Per il consueto evento musicale che la Società del Quartetto di Vicenza dedica ogni anno, all'interno della sua stagione di concerti, alla Giornata Internazionale della Memoria, martedì 27 gennaio debutta al Teatro Comunale il mandolinista israeliano Avi Avital accompagnato dal clarinettista Gilad Harel e dal pianista Ohad Ben-Ari.
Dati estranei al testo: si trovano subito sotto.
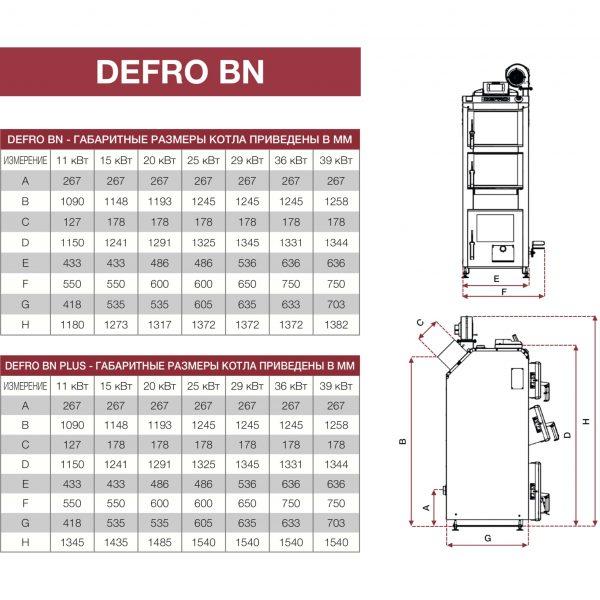 Твердотопливный котел Defro BN Plus 39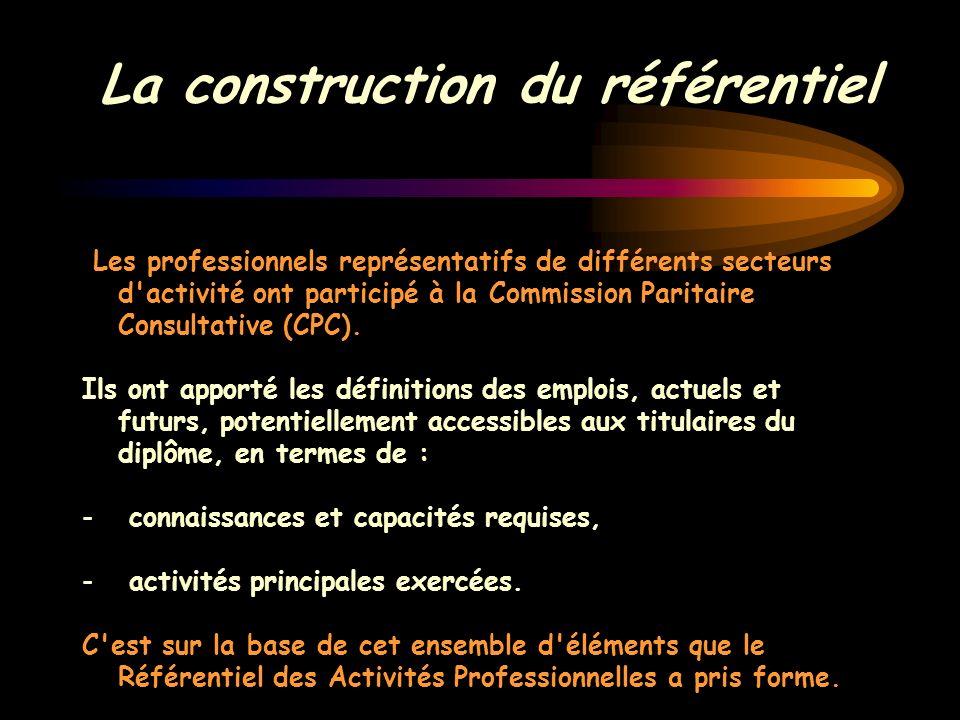 La construction du référentiel Les professionnels représentatifs de différents secteurs d activité ont participé à la Commission Paritaire Consultative (CPC).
Considerato uno dei principali ambasciatori del suo strumento, Avi Avital è stato il primo mandolinista a ricevere una nomination ai Grammy Awards per la musica classica, incide in esclusiva per la prestigiosa etichetta Deutsche Grammophon e si esibisce in tutto il mondo a fianco delle più importanti orchestre sinfoniche e da camera. La grande popolarità di cui gode a livello internazionale è frutto di un portentoso talento naturale, di una tecnica senza eguali e di una versatilità che lo ha portato a collaborare con artisti appartenenti al mondo della classica, del jazz, del pop e del folk. Il suo vasto repertorio comprende brani originali per mandolino – tra gli altri, di Vivaldi, Bach, Beethoven e Paisiello – arrangiamenti di pezzi di varie epoche storiche scritti in origine per altri strumenti e lavori originali da lui stesso commissionati ad autori contemporanei, rimodellando così il futuro del suo strumento e portandolo nelle più prestigiose sale da concerto del mondo. Avital è infatti di casa alla Carnegie Hall di New York, al National Center for Performing Arts di Pechino, alla Sydney Opera House, alla Philharmonie di Berlino e ai festival di Aspen, Verbier, Salisburgo e Spoleto.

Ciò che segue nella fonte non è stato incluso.